(Stored data)
===
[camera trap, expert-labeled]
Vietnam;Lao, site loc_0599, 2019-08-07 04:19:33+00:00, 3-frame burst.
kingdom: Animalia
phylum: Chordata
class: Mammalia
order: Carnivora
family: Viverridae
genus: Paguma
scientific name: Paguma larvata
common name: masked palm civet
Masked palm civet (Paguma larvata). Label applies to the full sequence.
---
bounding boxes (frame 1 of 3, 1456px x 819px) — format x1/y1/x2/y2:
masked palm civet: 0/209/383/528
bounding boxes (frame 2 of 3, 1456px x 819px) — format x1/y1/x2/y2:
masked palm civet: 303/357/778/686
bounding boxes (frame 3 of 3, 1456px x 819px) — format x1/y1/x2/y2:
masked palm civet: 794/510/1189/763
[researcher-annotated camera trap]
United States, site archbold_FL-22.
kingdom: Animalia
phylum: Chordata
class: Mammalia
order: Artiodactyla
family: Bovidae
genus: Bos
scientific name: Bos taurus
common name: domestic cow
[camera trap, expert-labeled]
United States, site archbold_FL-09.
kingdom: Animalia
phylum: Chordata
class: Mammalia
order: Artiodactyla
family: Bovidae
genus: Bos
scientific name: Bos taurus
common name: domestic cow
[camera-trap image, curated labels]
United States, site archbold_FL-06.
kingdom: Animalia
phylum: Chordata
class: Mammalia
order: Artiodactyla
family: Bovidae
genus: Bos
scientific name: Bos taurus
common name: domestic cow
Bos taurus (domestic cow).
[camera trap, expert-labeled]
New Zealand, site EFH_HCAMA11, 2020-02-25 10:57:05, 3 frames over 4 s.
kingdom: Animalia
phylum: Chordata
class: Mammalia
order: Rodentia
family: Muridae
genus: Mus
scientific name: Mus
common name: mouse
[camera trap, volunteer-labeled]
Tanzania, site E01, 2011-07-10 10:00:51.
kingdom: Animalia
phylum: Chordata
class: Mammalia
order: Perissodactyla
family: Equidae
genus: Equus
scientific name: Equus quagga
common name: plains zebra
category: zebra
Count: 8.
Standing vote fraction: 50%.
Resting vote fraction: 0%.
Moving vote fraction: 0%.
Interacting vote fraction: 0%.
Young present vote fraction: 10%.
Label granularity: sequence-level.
===
Write out the data above once more, exactly as it stands.

[camera trap, expert-labeled]
Vietnam;Lao, site loc_0599, 2019-08-07 04:19:33+00:00, 3-frame burst.
kingdom: Animalia
phylum: Chordata
class: Mammalia
order: Carnivora
family: Viverridae
genus: Paguma
scientific name: Paguma larvata
common name: masked palm civet
Masked palm civet (Paguma larvata). Label applies to the full sequence.
---
bounding boxes (frame 1 of 3, 1456px x 819px) — format x1/y1/x2/y2:
masked palm civet: 0/209/383/528
bounding boxes (frame 2 of 3, 1456px x 819px) — format x1/y1/x2/y2:
masked palm civet: 303/357/778/686
bounding boxes (frame 3 of 3, 1456px x 819px) — format x1/y1/x2/y2:
masked palm civet: 794/510/1189/763
[researcher-annotated camera trap]
United States, site archbold_FL-22.
kingdom: Animalia
phylum: Chordata
class: Mammalia
order: Artiodactyla
family: Bovidae
genus: Bos
scientific name: Bos taurus
common name: domestic cow
[camera trap, expert-labeled]
United States, site archbold_FL-09.
kingdom: Animalia
phylum: Chordata
class: Mammalia
order: Artiodactyla
family: Bovidae
genus: Bos
scientific name: Bos taurus
common name: domestic cow
[camera-trap image, curated labels]
United States, site archbold_FL-06.
kingdom: Animalia
phylum: Chordata
class: Mammalia
order: Artiodactyla
family: Bovidae
genus: Bos
scientific name: Bos taurus
common name: domestic cow
Bos taurus (domestic cow).
[camera trap, expert-labeled]
New Zealand, site EFH_HCAMA11, 2020-02-25 10:57:05, 3 frames over 4 s.
kingdom: Animalia
phylum: Chordata
class: Mammalia
order: Rodentia
family: Muridae
genus: Mus
scientific name: Mus
common name: mouse
[camera trap, volunteer-labeled]
Tanzania, site E01, 2011-07-10 10:00:51.
kingdom: Animalia
phylum: Chordata
class: Mammalia
order: Perissodactyla
family: Equidae
genus: Equus
scientific name: Equus quagga
common name: plains zebra
category: zebra
Count: 8.
Standing vote fraction: 50%.
Resting vote fraction: 0%.
Moving vote fraction: 0%.
Interacting vote fraction: 0%.
Young present vote fraction: 10%.
Label granularity: sequence-level.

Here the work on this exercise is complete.